▶ _YOUR INSTRUCTIONS_
Return every line of the material below word for word, and leave the pictures out of your answer.

▶ _Items from a data source_
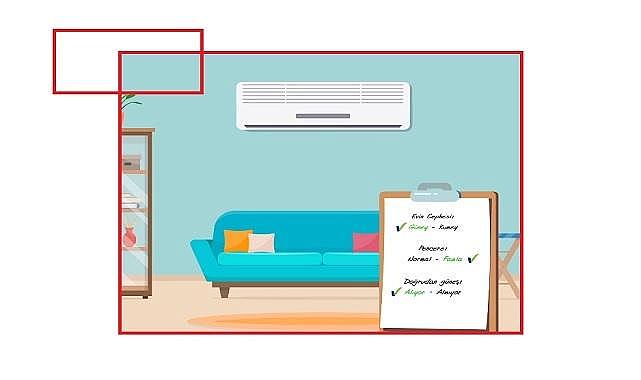 Daha az elektrik parası ödemek için - Yazın konforlu oda sıcaklığı kaç olmalı?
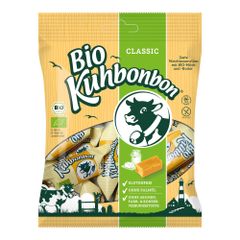 Bio Kuhbonbon classic 120g - 12er Vorteilspack von Kuhbonbon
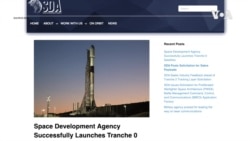 從太空跟踪高超音速武器取得“重大成就” 美國成功發射10顆軍用衛星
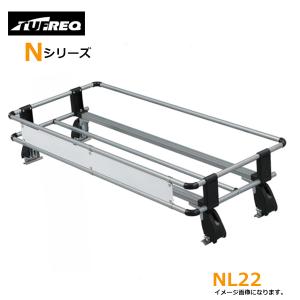 精興工業 サンバートラック S5# 標準ルーフ H26.9〜 ルーフキャリア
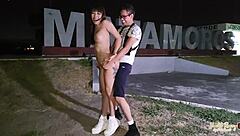 Furry Wolf's First Hardcore Fuck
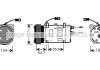 Компресор AVA COOLING CNAK222 (фото 1)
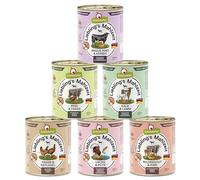 GranataPet Liebling's Mahlzeit Multipack 2, 6 x 800g
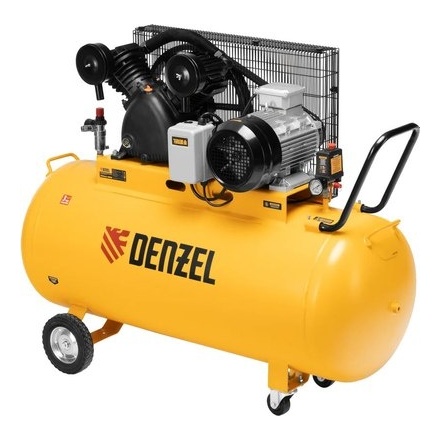 Воздушный компрессор Denzel BCV 5500-T/270 Воздушный компрессор Denzel BCV 5500-T/270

▶ _RESPONSE_
 Daha az elektrik parası ödemek için - Yazın konforlu oda sıcaklığı kaç olmalı?
 Bio Kuhbonbon classic 120g - 12er Vorteilspack von Kuhbonbon
 從太空跟踪高超音速武器取得“重大成就” 美國成功發射10顆軍用衛星
 精興工業 サンバートラック S5# 標準ルーフ H26.9〜 ルーフキャリア
 Furry Wolf's First Hardcore Fuck
 Компресор AVA COOLING CNAK222 (фото 1)
 GranataPet Liebling's Mahlzeit Multipack 2, 6 x 800g
 Воздушный компрессор Denzel BCV 5500-T/270 Воздушный компрессор Denzel BCV 5500-T/270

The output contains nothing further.